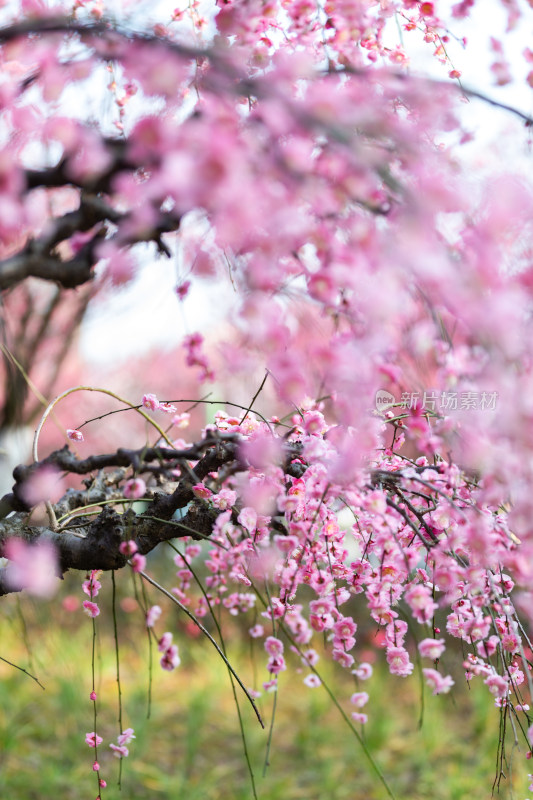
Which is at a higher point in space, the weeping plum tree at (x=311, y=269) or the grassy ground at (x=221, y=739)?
the weeping plum tree at (x=311, y=269)

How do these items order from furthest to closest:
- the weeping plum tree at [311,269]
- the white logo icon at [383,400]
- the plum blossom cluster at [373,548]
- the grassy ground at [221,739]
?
the grassy ground at [221,739]
the white logo icon at [383,400]
the plum blossom cluster at [373,548]
the weeping plum tree at [311,269]

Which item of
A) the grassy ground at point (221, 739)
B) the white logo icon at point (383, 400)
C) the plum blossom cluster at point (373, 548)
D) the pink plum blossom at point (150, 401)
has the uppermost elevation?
the pink plum blossom at point (150, 401)

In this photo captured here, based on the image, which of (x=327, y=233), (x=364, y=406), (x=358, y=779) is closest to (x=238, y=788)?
(x=358, y=779)

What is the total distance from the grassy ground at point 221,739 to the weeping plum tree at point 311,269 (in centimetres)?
196

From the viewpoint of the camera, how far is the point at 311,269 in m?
1.04

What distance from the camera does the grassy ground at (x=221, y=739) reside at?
3357 millimetres

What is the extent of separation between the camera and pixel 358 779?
140 inches

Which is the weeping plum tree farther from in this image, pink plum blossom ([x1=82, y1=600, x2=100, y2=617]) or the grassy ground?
the grassy ground

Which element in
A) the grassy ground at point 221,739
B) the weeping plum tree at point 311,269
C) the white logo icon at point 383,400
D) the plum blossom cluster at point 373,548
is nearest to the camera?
the weeping plum tree at point 311,269

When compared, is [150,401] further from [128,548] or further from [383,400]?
[383,400]

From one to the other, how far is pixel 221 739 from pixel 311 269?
3689mm

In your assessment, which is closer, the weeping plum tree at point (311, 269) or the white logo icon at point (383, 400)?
the weeping plum tree at point (311, 269)

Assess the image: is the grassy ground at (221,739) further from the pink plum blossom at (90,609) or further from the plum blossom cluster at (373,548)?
the plum blossom cluster at (373,548)

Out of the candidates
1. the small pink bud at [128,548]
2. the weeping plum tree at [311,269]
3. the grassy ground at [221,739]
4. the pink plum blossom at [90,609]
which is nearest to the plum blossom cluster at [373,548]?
the weeping plum tree at [311,269]
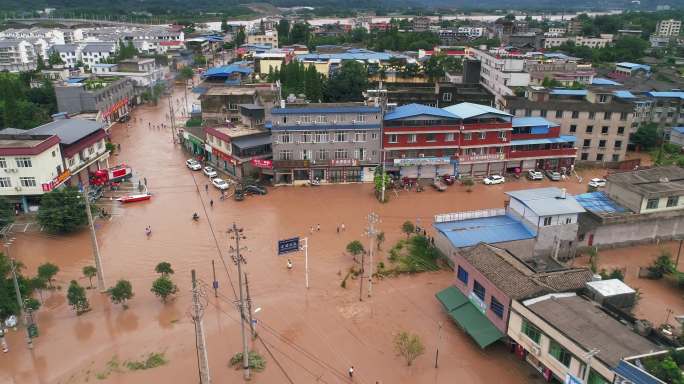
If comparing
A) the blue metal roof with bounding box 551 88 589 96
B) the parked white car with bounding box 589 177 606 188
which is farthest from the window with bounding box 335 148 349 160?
the blue metal roof with bounding box 551 88 589 96

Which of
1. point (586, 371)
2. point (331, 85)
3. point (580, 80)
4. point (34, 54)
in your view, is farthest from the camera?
point (34, 54)

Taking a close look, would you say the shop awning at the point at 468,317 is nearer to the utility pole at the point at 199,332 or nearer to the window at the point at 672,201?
the utility pole at the point at 199,332

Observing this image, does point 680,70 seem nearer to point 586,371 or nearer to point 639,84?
point 639,84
■ ■ ■ ■ ■ ■ ■
▶ _TASK STATEMENT_
Repeat the listing in full and exactly. Do not include any images.

▶ _RESPONSE_
Which is at a higher point in space, the weeping plum tree at (x=311, y=269) or the grassy ground at (x=221, y=739)?
the weeping plum tree at (x=311, y=269)

How do these items order from furthest to closest:
- the weeping plum tree at [311,269]
- the white logo icon at [383,400]
- the plum blossom cluster at [373,548]
- the grassy ground at [221,739]
?
the grassy ground at [221,739]
the white logo icon at [383,400]
the plum blossom cluster at [373,548]
the weeping plum tree at [311,269]

Which item of
A) the grassy ground at point (221, 739)
B) the white logo icon at point (383, 400)
C) the plum blossom cluster at point (373, 548)
D) the pink plum blossom at point (150, 401)
has the uppermost elevation?
the pink plum blossom at point (150, 401)

In this photo captured here, based on the image, which of (x=327, y=233), (x=364, y=406), (x=358, y=779) is closest to (x=238, y=788)?
(x=358, y=779)

What is the total distance from the grassy ground at point 221,739 to the weeping plum tree at point 311,269 (in centimetres)?
196

From the viewpoint of the camera, how far is the point at 311,269 in m?
1.04

What distance from the camera does the grassy ground at (x=221, y=739) reside at?
3357 millimetres

What is the extent of separation between the camera and pixel 358 779?
140 inches

Which is the weeping plum tree farther from in this image, pink plum blossom ([x1=82, y1=600, x2=100, y2=617]) or the grassy ground?
the grassy ground

Which element in
A) the grassy ground at point 221,739
B) the weeping plum tree at point 311,269
C) the white logo icon at point 383,400
D) the plum blossom cluster at point 373,548
is nearest to the camera?
the weeping plum tree at point 311,269

When compared, is [150,401] further from [128,548] or further from [383,400]?
[383,400]

From one to the other, how far is pixel 221 739 from pixel 311 269?
3689mm

In your assessment, which is closer, the weeping plum tree at point (311, 269) or the white logo icon at point (383, 400)?
the weeping plum tree at point (311, 269)

Assess the image: is the grassy ground at (221,739) further from the pink plum blossom at (90,609) or further from the plum blossom cluster at (373,548)?
the plum blossom cluster at (373,548)

Out of the candidates
1. the small pink bud at [128,548]
2. the weeping plum tree at [311,269]
3. the grassy ground at [221,739]
4. the pink plum blossom at [90,609]
which is nearest to the plum blossom cluster at [373,548]?
the weeping plum tree at [311,269]
If comparing
A) the blue metal roof with bounding box 551 88 589 96
B) the parked white car with bounding box 589 177 606 188
which is farthest from the window with bounding box 335 148 349 160?
the blue metal roof with bounding box 551 88 589 96

Which of
1. point (586, 371)
2. point (331, 85)
3. point (580, 80)
4. point (34, 54)
in your view, is farthest from the camera?
point (34, 54)

Taking a close look, would you say the shop awning at the point at 468,317 is nearer to the utility pole at the point at 199,332 or nearer to the window at the point at 672,201?
the utility pole at the point at 199,332

Observing this image, does point 680,70 seem nearer to point 586,371 or nearer to point 639,84?
point 639,84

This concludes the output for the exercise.